A world-first trial of a treatment for Australia’s most common genetic disorder is being led by a University of Queensland researcher.
Liver expert Professor Darrell Crawford said haemochromatosis caused a build-up of iron in the body.
“Too much iron causes organ damage and leads to an increased risk of cirrhosis, liver cancer, diabetes and premature death,” Professor Crawford said.
The new treatment, on trial at The Gallipoli Medical Research Foundation at Brisbane’s Greenslopes Private Hospital, aims to regulate iron absorption rather than remove excess iron by bloodletting.
“Haemochromatosis is currently treated by removing blood from the body three to four times a year, in a process similar to donating blood,” Dr. Crawford said.
“Some patients find this regime difficult because of time constraints and the need to attend a specialist facility.
“Difficulty in accessing veins can also limit the utility of this treatment.
“In our trial, patients will be injected once a week with a synthetic protein, hepcidin, to regulate iron absorption in the gut.

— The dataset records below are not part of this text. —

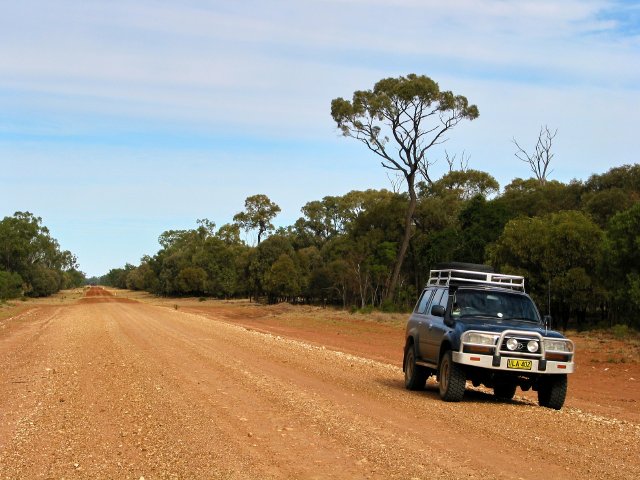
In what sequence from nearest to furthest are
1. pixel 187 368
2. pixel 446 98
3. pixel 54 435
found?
pixel 54 435 → pixel 187 368 → pixel 446 98

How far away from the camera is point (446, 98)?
5241 centimetres

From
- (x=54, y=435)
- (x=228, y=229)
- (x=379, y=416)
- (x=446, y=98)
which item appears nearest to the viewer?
(x=54, y=435)

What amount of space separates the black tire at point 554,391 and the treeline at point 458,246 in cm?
2269

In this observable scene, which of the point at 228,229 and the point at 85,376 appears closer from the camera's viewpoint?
the point at 85,376

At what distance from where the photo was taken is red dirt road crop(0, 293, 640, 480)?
7.23m

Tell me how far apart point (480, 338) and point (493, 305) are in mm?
1697

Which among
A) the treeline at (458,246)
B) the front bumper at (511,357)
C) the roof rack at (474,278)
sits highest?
the treeline at (458,246)

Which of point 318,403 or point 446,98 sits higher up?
point 446,98

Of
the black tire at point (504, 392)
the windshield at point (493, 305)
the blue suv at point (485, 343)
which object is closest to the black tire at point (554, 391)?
A: the blue suv at point (485, 343)

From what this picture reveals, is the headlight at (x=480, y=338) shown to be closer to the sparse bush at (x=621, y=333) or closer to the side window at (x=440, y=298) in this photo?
the side window at (x=440, y=298)

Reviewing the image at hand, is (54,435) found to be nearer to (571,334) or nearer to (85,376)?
(85,376)

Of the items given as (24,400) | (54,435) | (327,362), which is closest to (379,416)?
(54,435)

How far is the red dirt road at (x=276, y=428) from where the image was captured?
285 inches

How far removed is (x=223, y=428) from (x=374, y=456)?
7.69 ft
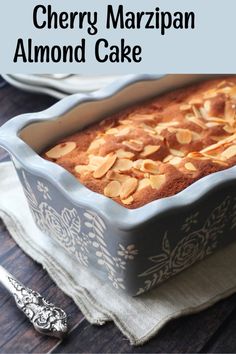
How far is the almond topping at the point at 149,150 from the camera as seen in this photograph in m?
0.75

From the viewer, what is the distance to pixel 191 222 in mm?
646

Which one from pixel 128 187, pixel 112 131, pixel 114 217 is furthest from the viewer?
pixel 112 131

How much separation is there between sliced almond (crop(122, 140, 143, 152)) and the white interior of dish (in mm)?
96

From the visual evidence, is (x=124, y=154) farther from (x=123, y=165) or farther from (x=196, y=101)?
(x=196, y=101)

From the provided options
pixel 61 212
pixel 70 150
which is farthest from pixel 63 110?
pixel 61 212

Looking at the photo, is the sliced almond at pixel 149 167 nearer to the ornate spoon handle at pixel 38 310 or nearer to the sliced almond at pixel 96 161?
the sliced almond at pixel 96 161

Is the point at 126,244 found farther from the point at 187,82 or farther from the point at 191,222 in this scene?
the point at 187,82

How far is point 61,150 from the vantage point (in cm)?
Result: 78

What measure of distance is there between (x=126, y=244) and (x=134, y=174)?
13cm

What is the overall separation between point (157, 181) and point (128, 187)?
0.04 meters

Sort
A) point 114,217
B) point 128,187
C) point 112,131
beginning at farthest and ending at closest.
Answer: point 112,131 → point 128,187 → point 114,217

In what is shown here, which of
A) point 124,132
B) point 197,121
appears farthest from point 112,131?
point 197,121

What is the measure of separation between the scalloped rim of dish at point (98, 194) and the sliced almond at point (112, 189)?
0.19ft

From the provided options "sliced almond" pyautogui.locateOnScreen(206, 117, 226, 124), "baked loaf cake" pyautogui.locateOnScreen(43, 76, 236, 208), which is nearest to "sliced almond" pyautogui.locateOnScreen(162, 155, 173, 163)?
"baked loaf cake" pyautogui.locateOnScreen(43, 76, 236, 208)
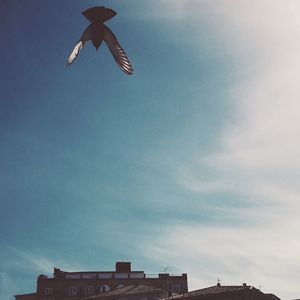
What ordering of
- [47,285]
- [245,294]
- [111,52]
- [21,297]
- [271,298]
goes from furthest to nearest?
[21,297]
[47,285]
[271,298]
[245,294]
[111,52]

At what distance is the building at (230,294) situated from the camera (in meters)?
31.9

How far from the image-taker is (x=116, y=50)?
638 cm

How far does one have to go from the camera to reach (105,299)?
47.4 meters

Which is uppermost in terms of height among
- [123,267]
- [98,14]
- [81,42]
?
[123,267]

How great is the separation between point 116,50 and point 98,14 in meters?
0.85

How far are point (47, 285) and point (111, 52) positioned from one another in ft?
193

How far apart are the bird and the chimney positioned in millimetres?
58837

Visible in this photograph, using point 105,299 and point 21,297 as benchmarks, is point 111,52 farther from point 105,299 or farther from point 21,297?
point 21,297

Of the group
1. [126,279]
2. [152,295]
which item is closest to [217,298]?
[152,295]

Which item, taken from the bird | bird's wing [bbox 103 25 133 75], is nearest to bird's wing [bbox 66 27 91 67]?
the bird

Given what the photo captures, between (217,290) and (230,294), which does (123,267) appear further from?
(230,294)

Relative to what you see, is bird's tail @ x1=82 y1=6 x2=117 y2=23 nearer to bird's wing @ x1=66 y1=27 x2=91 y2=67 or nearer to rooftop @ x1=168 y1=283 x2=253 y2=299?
bird's wing @ x1=66 y1=27 x2=91 y2=67

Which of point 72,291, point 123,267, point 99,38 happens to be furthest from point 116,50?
point 123,267

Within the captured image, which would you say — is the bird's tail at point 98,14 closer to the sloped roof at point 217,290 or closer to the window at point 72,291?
the sloped roof at point 217,290
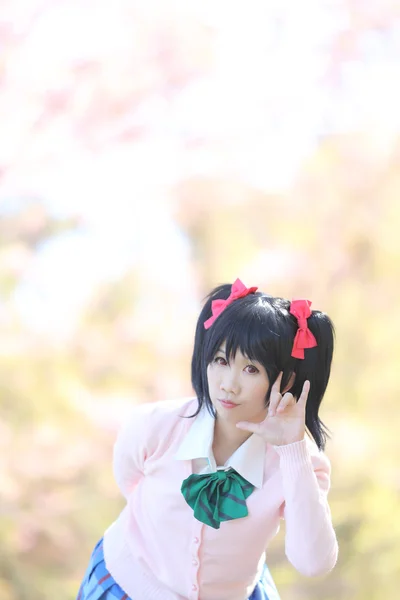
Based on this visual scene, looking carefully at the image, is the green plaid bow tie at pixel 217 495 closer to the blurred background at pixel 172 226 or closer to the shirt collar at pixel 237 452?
the shirt collar at pixel 237 452

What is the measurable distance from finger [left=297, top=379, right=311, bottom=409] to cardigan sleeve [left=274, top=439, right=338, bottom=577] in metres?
0.05

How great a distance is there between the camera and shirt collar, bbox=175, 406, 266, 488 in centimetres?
109

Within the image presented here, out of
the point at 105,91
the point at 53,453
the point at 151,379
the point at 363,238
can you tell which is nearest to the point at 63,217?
the point at 105,91

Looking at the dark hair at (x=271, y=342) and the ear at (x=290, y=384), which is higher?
the dark hair at (x=271, y=342)

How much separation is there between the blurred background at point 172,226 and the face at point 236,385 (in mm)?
1097

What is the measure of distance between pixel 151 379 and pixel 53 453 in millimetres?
365

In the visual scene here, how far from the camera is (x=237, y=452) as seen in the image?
1.10 m

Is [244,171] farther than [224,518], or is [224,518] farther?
[244,171]

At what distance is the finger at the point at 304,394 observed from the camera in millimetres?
1011

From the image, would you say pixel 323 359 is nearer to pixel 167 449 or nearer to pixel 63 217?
pixel 167 449

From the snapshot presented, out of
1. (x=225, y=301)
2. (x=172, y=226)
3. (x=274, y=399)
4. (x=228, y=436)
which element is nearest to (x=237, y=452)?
(x=228, y=436)

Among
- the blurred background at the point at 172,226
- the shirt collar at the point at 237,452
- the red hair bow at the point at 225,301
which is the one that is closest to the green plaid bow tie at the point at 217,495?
the shirt collar at the point at 237,452

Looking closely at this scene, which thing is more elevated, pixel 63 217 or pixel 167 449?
pixel 63 217

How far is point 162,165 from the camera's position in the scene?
2193mm
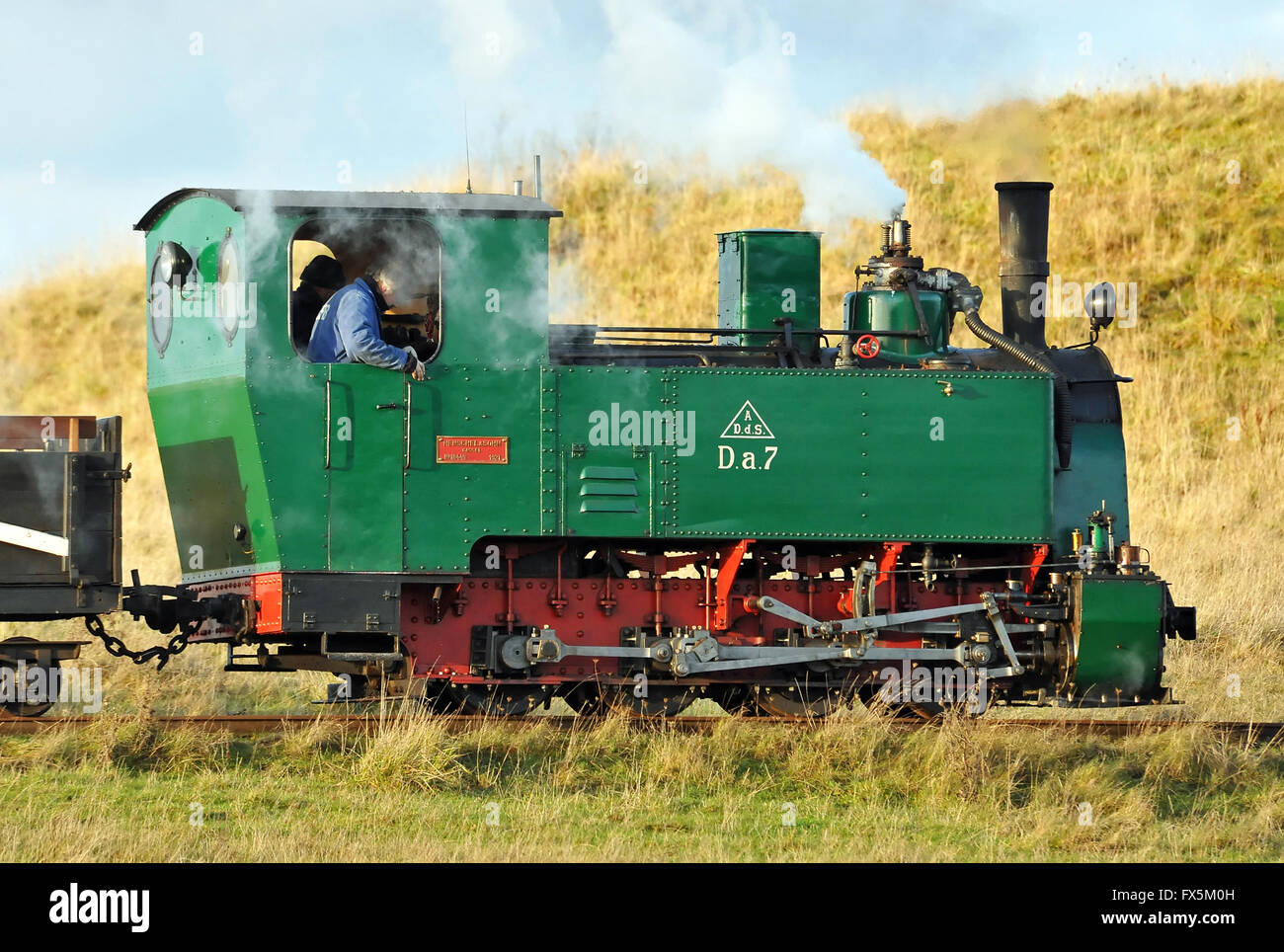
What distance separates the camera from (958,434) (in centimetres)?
966

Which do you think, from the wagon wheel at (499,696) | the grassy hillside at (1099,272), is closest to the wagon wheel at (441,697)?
the wagon wheel at (499,696)

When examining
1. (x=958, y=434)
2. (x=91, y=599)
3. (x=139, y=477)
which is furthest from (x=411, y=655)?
(x=139, y=477)

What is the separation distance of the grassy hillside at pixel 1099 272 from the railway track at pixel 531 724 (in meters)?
6.34

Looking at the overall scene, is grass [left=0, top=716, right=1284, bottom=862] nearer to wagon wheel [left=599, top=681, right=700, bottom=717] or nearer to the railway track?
the railway track

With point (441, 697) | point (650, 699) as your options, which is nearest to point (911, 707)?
point (650, 699)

“Hepcidin is the master regulator of iron absorption and is deficient in patients with haemochromatosis.”
The link between hepcidin deficiency and haemochromatosis was first confirmed by the Gallipoli Medical Research Foundation’s Dr. Kim Bridle in a collaborative project between UQ and QIMR researchers.
Haemochromatosis is an inherited disorder affecting one in 200 Australians with northern European ancestry.
It can be diagnosed by a simple blood test.
“Early diagnosis and intervention restores life expectancy to normal for patients with haemochromatosis,” Dr. Crawford said.